#### Page excerpt:
+===+

TIP- If you prefer a more markup-centric introduction, the (free!) “What is EPUB 3?” from O’Reilly is highly recommended as it the overall O’Reilly “EPUB 3 Best Practices” book.
EPUB 3 In a Nutshell
EPUB is a straightforward format. An EPUB file (extension: .epub) is simply a ZIP archive that contains what is in effect an entire website, including HTML files, all necessary images, CSS style sheets and other assets, plus additional structure and information (“metadata”) that makes the content able to be reliably consumed from beginning to end by any application or device that’s compatible with the EPUB specifications (“EPUB reading systems” or just “reading systems” for short).
EPUB 3 is the latest version of EPUB. EPUB 3 is based on the latest HTML5 standard, which means EPUB publications can now contain video, audio, and interactivity – just like websites in modern browsers.
An EPUB publication’s content is by default reflowable and most reading systems dynamically paginate that content. Adapting content display to the screens rather than forcing the reader to pan and zoom around pre-formatted content (and, more generally, making content accessible to different modes of consumption) is one of the key characteristics that distinguishes EPUB from PDF, a portable document format designed to represent print-replica content. But EPUB 3 can also, like PDF, represent fixed-layout, pre-paginated content. This can be useful for certain kinds of highly-designed content (illustrated children’s books, digital magazines, etc.) that are designed to be consumed only on a larger-screen device, such as a tablet.
NOTE – What makes EPUB different from a website in a ZIP file
To be more specific, and get only a bit more technical, an EPUB publication differs from an arbitrary website put into a ZIP archive in the following ways:
- Manifest – an EPUB publication contains a data structure detailing all of its constituent resources – in effect, a formal and complete “packing list”
- Defined reading order – an EPUB publication has a “spine” that determines a start-to-end reading order for its top-level content items (though nothing requires that the publication to be consumed in that order)
- Standardized table of contents and related navigational structures, including the ability to define links into content fragments down to the sentence or word level
- Metadata – publication and item level information about the publication and its components
XHTML – the HTML content in an EPUB publication must use the XML-based serialization of HTML5, which makes it directly manipulable by XML tools - Media Overlays – Well-defined publication-wide text+audio synchronization (an EPUB publication can be both an eBook and audio book)
- Core Media Types (such as image and audio formats) and minimum CSS features are well-defined, along with a requirement for fallbacks when non-standard content types are used. This enables more reliable processing of EPUB publications, especially when distributed indirectly, than arbitrary websites which may use less standard content types without fallbacks and bleeding-edge CSS constructs that may not be universally supported.

+===+

Dataset excerpt:
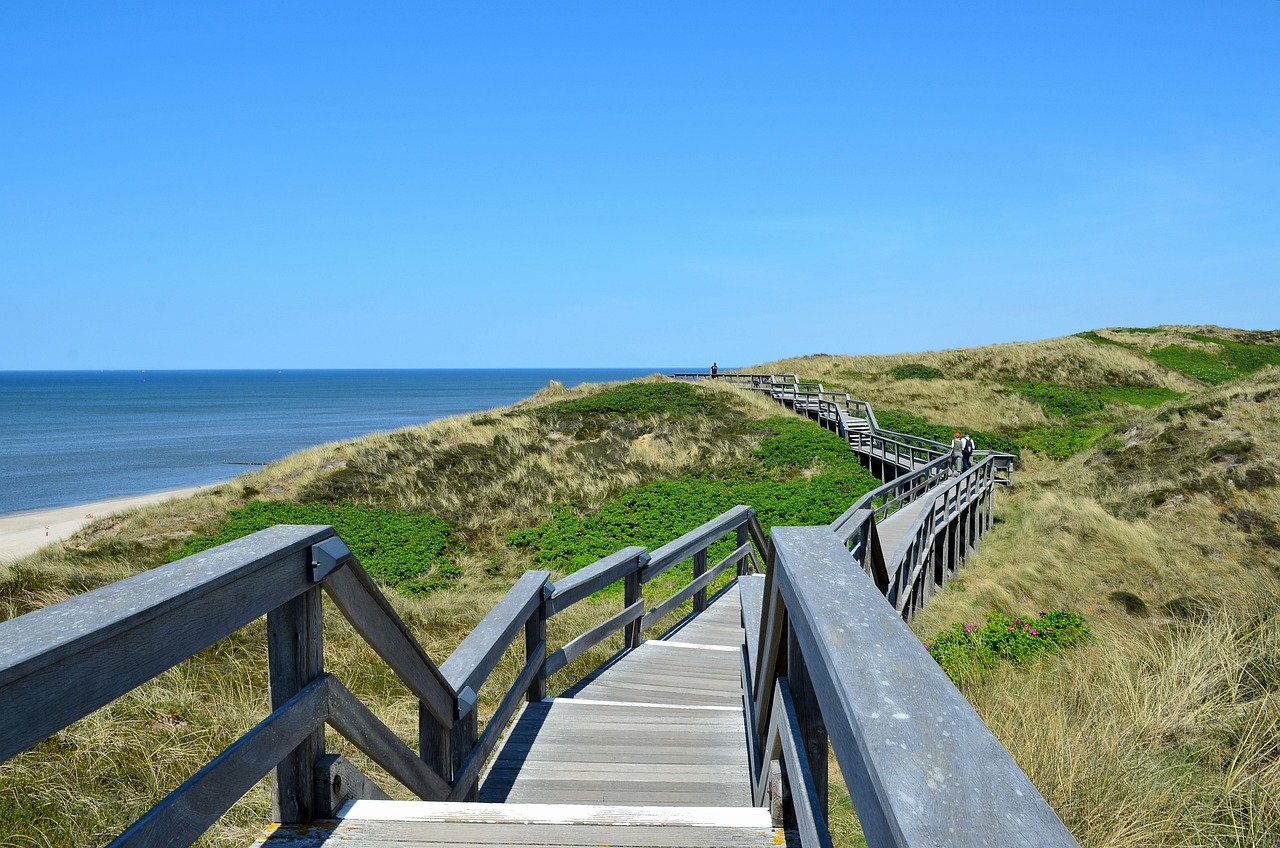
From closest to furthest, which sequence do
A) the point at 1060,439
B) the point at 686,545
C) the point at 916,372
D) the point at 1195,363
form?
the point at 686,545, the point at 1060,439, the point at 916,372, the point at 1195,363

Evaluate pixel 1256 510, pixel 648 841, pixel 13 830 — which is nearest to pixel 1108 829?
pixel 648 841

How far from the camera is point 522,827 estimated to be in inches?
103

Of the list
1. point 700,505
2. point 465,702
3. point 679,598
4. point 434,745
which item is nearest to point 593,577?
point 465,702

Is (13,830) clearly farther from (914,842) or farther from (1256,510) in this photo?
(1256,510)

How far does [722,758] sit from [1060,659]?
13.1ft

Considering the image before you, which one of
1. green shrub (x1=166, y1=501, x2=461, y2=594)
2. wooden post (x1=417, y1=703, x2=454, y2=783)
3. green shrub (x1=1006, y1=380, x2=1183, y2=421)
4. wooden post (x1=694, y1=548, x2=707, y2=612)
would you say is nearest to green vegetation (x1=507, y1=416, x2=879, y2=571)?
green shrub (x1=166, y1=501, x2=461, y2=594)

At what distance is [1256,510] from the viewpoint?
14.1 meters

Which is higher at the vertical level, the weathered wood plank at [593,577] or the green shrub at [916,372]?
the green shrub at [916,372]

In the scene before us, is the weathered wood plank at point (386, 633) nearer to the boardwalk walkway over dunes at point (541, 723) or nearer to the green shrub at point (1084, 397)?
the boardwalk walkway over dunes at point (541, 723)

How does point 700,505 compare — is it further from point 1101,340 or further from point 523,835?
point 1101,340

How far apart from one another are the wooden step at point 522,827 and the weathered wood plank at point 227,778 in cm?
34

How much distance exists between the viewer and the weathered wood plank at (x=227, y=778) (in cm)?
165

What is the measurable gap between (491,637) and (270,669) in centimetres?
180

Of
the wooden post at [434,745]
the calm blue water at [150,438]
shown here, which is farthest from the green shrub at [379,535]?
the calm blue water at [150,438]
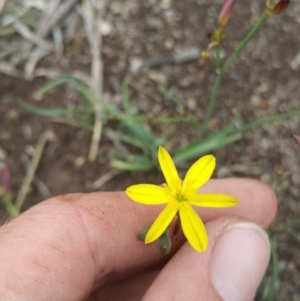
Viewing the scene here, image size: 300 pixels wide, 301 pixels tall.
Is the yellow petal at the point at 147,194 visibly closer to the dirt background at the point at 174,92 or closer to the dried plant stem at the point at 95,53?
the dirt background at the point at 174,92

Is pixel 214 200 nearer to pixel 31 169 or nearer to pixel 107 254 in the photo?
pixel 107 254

+===+

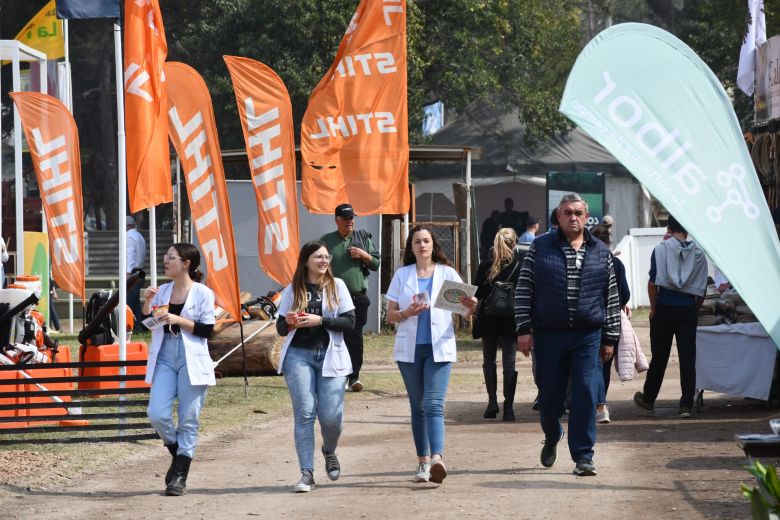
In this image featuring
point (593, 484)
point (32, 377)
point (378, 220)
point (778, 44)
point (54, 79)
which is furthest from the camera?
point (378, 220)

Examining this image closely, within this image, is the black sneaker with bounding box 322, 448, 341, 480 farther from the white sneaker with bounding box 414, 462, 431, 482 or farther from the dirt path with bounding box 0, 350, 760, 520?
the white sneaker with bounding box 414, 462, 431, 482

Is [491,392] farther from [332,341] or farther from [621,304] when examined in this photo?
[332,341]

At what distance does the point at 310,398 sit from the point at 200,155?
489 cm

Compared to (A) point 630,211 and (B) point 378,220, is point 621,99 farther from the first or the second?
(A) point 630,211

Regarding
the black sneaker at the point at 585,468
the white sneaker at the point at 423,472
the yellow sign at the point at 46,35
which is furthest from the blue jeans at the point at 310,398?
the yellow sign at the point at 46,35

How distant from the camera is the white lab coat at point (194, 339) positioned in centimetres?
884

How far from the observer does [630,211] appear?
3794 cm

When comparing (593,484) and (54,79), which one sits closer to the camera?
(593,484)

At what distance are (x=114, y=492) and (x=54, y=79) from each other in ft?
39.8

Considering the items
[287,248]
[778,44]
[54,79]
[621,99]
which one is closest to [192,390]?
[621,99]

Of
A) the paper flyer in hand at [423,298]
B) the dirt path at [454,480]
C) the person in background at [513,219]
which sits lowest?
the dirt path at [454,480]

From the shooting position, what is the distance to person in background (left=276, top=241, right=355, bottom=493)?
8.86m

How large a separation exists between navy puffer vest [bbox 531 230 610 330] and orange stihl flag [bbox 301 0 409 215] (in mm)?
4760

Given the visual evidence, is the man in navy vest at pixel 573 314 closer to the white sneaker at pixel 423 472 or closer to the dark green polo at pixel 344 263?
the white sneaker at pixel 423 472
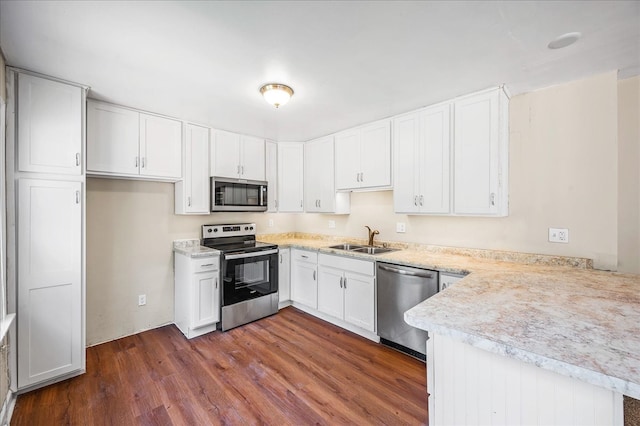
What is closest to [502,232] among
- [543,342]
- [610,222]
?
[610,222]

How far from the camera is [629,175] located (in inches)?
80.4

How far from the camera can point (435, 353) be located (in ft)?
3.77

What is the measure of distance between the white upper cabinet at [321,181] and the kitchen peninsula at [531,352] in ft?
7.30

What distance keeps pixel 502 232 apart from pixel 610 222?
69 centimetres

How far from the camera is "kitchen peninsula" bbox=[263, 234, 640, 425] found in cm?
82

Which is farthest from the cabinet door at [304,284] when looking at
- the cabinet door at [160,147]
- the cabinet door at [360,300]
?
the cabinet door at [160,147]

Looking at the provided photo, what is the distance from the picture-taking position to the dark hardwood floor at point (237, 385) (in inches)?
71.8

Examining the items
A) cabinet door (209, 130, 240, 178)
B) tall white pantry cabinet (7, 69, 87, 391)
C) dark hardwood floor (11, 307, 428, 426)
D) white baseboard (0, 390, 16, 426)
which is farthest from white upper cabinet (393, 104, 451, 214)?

+===+

#### Given problem 1:
Reproduce the passage of the EPUB 3 overview starting at "NOTE – What" and ending at "in that order)".
#### Given problem 2:
Write the next part of the EPUB 3 overview, picking up after its final sentence.

#### Expected output 1:
NOTE – What makes EPUB different from a website in a ZIP file
To be more specific, and get only a bit more technical, an EPUB publication differs from an arbitrary website put into a ZIP archive in the following ways:
- Manifest – an EPUB publication contains a data structure detailing all of its constituent resources – in effect, a formal and complete “packing list”
- Defined reading order – an EPUB publication has a “spine” that determines a start-to-end reading order for its top-level content items (though nothing requires that the publication to be consumed in that order)

#### Expected output 2:
Why Do We Need EPUB?
EPUB enables content to be created by an author or publisher once, via different tools and services, distributed through many channels, and viewed, online or offline, using many different devices and applications. The EPUB specifications form a kind of “contract” between content creators and reading systems to enable this interoperability.
That all sounds great, but there are a couple of other well-known formats that deliver on similar interoperability promises; namely, PDF and HTML. We have PDF for portable documents and HTML for websites – so why do we also need EPUB? The short answer: PDF is limited to mimicking paper and thus too restrictive for digital readers in an increasingly multi-screen world. It is also an isolated technology silo that’s not aligned with HTML5 and the modern Web Platform (for example using unique fillable form technology and scripting APIs). On the other hand, websites are too general, not building-in any way to reliably deliver multi-tier distributability, offline usability, or accessibility. EPUB delivers the portable document abstraction of PDF based on modern Web Standards but without PDF’s limitation of representing only final-form pages. Portable documents aren’t going away and EPUB makes them a first-class part of the Open Web Platform.
Another advantage of EPUB over PDF and arbitrary HTML is its easy manipulability. EPUB has its storage architecture (ZIP) completely separated from its content architecture (HTML, CSS, XML, etc.) whereas PDF entangles content and packaging together in a legacy binary format. Off-the-shelf ZIP, Web, and XML tools can be used to create and manipulate EPUB. Compared to HTML, EPUB provides significantly more structure and predictability. An arbitrary website has no established reading order (no beginning, middle, and end), no machine-readable table of contents, no well-defined metadata, and there is no guarantee that all of its constituent parts are present and accounted for. That’s a strength of the Web as a hypertext architecture – the REST architecture of the Web is predicated on “just-in-time” dynamic content delivery and dynamic link discovery. But it means that navigating an arbitrary website is somewhat like navigating a complicated building without a map – a building where some of the “doors” (links) lead to other buildings (sites), and some of them may not even be materialized until you enter a given room (page). EPUB imposes a particular “map” on a publication that ensures that its content can be used reliably as a portable document. This is at the expense of minimizing the dynamic nature of the content, an important tradeoff that has to be considered in determining whether to structure content as a portable document in the first place.
When you are going to be accepting content from multiple sources, and/or delivering it through multiple channels, the value of EPUB’s document-level portability shines. Of course, if your content all lives in a Wiki or CMS system, it will likely have its own more regular structure imposed by that particular system. If that’s OK for your needs, then this advantage of EPUB may seem unhelpful.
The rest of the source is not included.